- Directed by: Philip Brandon
- Written by: James Seymour
- Based on: The Missing Million by Edgar Wallace
- Produced by: Hugh Perceval
- Starring: Linden Travers John Warwick Patricia Hilliard John Stuart
- Cinematography: Stephen Dade
- Edited by: Walter Jentzsch
- Music by: Percival Mackey
- Production company: Signet Films
- Distributed by: Associated British Film Distributors
- Release date: March 1942;
- Running time: 84 minutes
- Country: United Kingdom
- Language: English

= The Missing Million =

The Missing Million is a 1942 British crime film directed by Philip Brandon and starring Linden Travers, John Warwick and Patricia Hilliard. It was adapted by James Seymour from the 1923 novel The Missing Million by Edgar Wallace. A millionaire is persecuted by a criminal gang.

==Plot==
When millionaire-about-town Rex Walton mysteriously vanishes on the eve of his wedding, a chain of strange, violent events is set in motion. Intrepid Joan Walton assists Inspector Dicker in the search for her brother. The main suspect is notorious criminal The Panda ("The Prince of Blackmailers").

==Production==
The film was shot at the Riverside Studios in Hammersmith with sets designed by the art director Andrew Mazzei.

==Cast==
- Linden Travers as Joan Walton
- John Warwick as Bennett
- Patricia Hilliard as Dora Coleman
- John Stuart as Inspector Dicker
- Ivan Brandt as Rex Walton
- Brefni O'Rorke as Michael Coleman
- Charles Victor as Nobby Knowles
- Marie Ault as Mrs Tweedle
- Valentine Dyall as Collett
- James Donald as police officer

==Critical reception==
The Monthly Film Bulletin wrote: "Though the many twists and turns of the story are on the whole adequately directed, the film just lacks the speed and slickness of a really first-class thriller. Linden Travers and John Stuart play the parts of Joan Walton and the Scotland Yard detective with naturalness and ease, but Ivan Brandt and Patricia Hilliard as Rex Walton and Dora Coleman are at times a little melodramatic "

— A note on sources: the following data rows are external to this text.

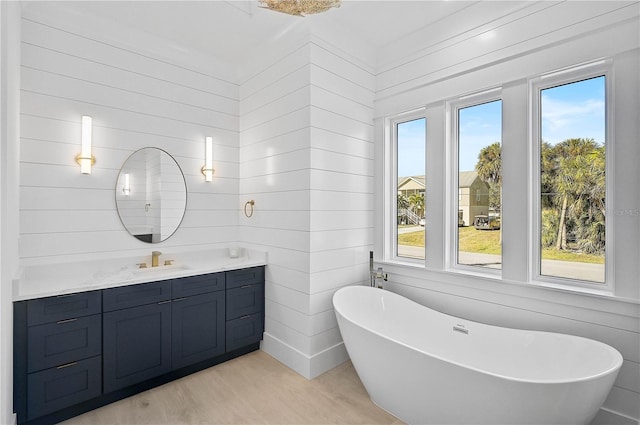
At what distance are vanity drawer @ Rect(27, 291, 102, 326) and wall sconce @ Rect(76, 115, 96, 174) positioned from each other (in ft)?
3.37

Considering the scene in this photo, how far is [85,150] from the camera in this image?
250 centimetres

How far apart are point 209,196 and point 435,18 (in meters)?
2.61

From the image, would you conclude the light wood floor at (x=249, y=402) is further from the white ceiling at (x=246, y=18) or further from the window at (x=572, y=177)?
the white ceiling at (x=246, y=18)

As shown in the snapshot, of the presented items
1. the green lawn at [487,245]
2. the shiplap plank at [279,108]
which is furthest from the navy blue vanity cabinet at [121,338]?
the green lawn at [487,245]

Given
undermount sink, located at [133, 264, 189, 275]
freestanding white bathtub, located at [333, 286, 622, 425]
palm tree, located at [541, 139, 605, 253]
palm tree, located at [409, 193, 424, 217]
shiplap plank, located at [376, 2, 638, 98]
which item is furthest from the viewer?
palm tree, located at [409, 193, 424, 217]

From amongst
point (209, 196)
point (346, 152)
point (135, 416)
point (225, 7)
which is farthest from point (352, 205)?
point (135, 416)

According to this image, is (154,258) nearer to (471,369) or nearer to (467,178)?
(471,369)

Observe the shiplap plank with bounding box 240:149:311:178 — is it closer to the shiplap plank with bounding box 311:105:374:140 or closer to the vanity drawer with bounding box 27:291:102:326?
the shiplap plank with bounding box 311:105:374:140

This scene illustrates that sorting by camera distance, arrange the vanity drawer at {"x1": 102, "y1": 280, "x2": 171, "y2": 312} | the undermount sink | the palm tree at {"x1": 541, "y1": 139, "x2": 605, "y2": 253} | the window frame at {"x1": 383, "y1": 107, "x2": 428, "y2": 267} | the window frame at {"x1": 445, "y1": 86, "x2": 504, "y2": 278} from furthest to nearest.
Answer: the window frame at {"x1": 383, "y1": 107, "x2": 428, "y2": 267}, the window frame at {"x1": 445, "y1": 86, "x2": 504, "y2": 278}, the undermount sink, the vanity drawer at {"x1": 102, "y1": 280, "x2": 171, "y2": 312}, the palm tree at {"x1": 541, "y1": 139, "x2": 605, "y2": 253}

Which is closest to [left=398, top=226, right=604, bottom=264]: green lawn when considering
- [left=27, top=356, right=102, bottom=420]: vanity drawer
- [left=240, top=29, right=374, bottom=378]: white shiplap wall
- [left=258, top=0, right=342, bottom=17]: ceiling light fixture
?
[left=240, top=29, right=374, bottom=378]: white shiplap wall

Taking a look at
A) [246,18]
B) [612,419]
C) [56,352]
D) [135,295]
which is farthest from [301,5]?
[612,419]

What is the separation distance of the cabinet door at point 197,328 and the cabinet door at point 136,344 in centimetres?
7

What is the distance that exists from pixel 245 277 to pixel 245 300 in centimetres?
22

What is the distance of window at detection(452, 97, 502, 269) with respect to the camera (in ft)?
8.14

Kine Weekly wrote: "Though altogether too talkative to make an ideal screen medium, the film holds attention by keeping the audience guessing in the best Edgar Wallace tradition, and in preserving its secret for the surprise climax. Effective thrills come from a succession of murders, and broad comedy finds its place in the rather uneven development."

TV Guide called it a "routine second feature."

Noirish wrote, "This is a very, very workaday comedy thriller, with most of the action being played as light entertainment and one character—the tiresomely misogynistic safecracker Nobby Knowles (Victor)—being played strictly for laughs".